The Best Ways to Survive Frequent Deployments
This is a guest post from Army Wife Sonia Garza of Spouse Connexion. I frequently invite military spouses to be guests here and share their deployment accounts, since we all have unique experiences. Some families only go through one deployment within a year, but Sonia shares her tips on the high op-tempo lifestyle with frequent deployments.
Hi I’m Sonia Garza, and I’m a survivor of a frequently deployed soldier. As a wife of a green beret, I know how difficult it is to get used to frequent deployments. Truth be told, I never knew what Army life would look like…I mean, who does? But I knew my role as his wife, and friend, was to support his dreams, so here I am…left alone, yet again, on deployment number 6…or 7…I lost count.
There’s nothing special about our situation though. Most of us military spouses know what it’s like to live through a deployment. Deployment…it’s my most feared word and I personally refer to it as our “D-Day” when he leaves. My husband will teeter around the next upcoming deployment but I can always tell by the awkward silence what’s to come.
It’s no lie that frequent deployments can put a definite strain on a family and a marriage and having 6 months at “home” (sort of, because we all know they still do trainings, schools and pre-deployment trainings) and 6 months gone, has proved to be very difficult for all of us.
And now that my children are getting older, it’s becoming increasingly difficult to do the deployment thing without knowing how it will affect them and it seems I’m not alone in my worries. Blue Star Families published their top concerns for military families and that was one of them. As an adult I feel like I have the ability to regulate my emotions in healthy ways, as best I can. I mean, wine is therapy, right? But it has been the toils on my children that have my heart aching most days.

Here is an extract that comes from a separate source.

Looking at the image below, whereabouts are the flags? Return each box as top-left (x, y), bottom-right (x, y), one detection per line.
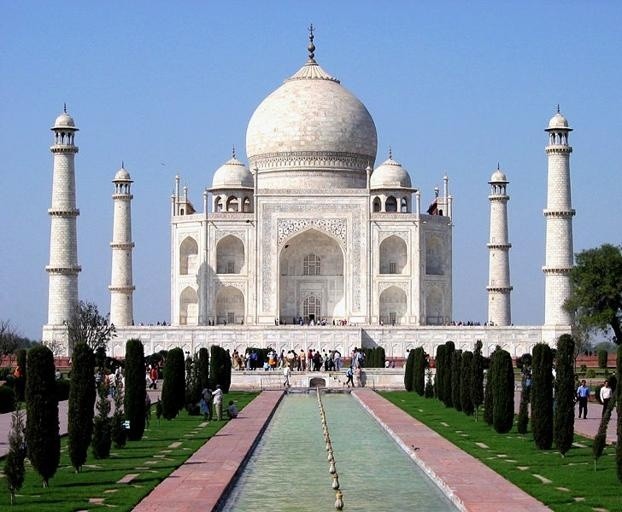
top-left (426, 198), bottom-right (438, 215)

The thing about frequent deployments is that every deployment looks different depending on our stage in life. We have done a 6 month to a 15 month deployment, and while it never gets easier, I do believe that I have become smarter, more creative and more resourceful in my approach to each one.

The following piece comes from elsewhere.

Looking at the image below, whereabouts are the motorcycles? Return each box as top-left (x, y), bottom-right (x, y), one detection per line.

So here are a couple of ways I have found to get us through these frequent deployments.
Keep the kids engaged during frequent deployments
Before my husband leaves for deployments I get a spark of creativity to ease the deployment onto the children. I have done the deployment wall, fully decorated with a map of “where daddy is in the world.” It has since collected dust so this year I wanted to do something different to engage the kids.
With an idea, I solicited for two shoeboxes and a glass jar from neighbors on the Community Buy Nothing page. (If you haven’t head of this group, look them up. They have saved me many times during deployments.) With two shoeboxes in hand I wrapped and traced my husband’s hands with my child’s hand on top and left it for the kids to decorate and color. This became their “daddy boxes”. Inside my husband included a couple of trinkets of his for the kids and now that he’s gone, he sends home postcards to each child and after I read it to them, they place i lovingly in their boxes. I also made family bracelets so they can wear something daddy is wearing too.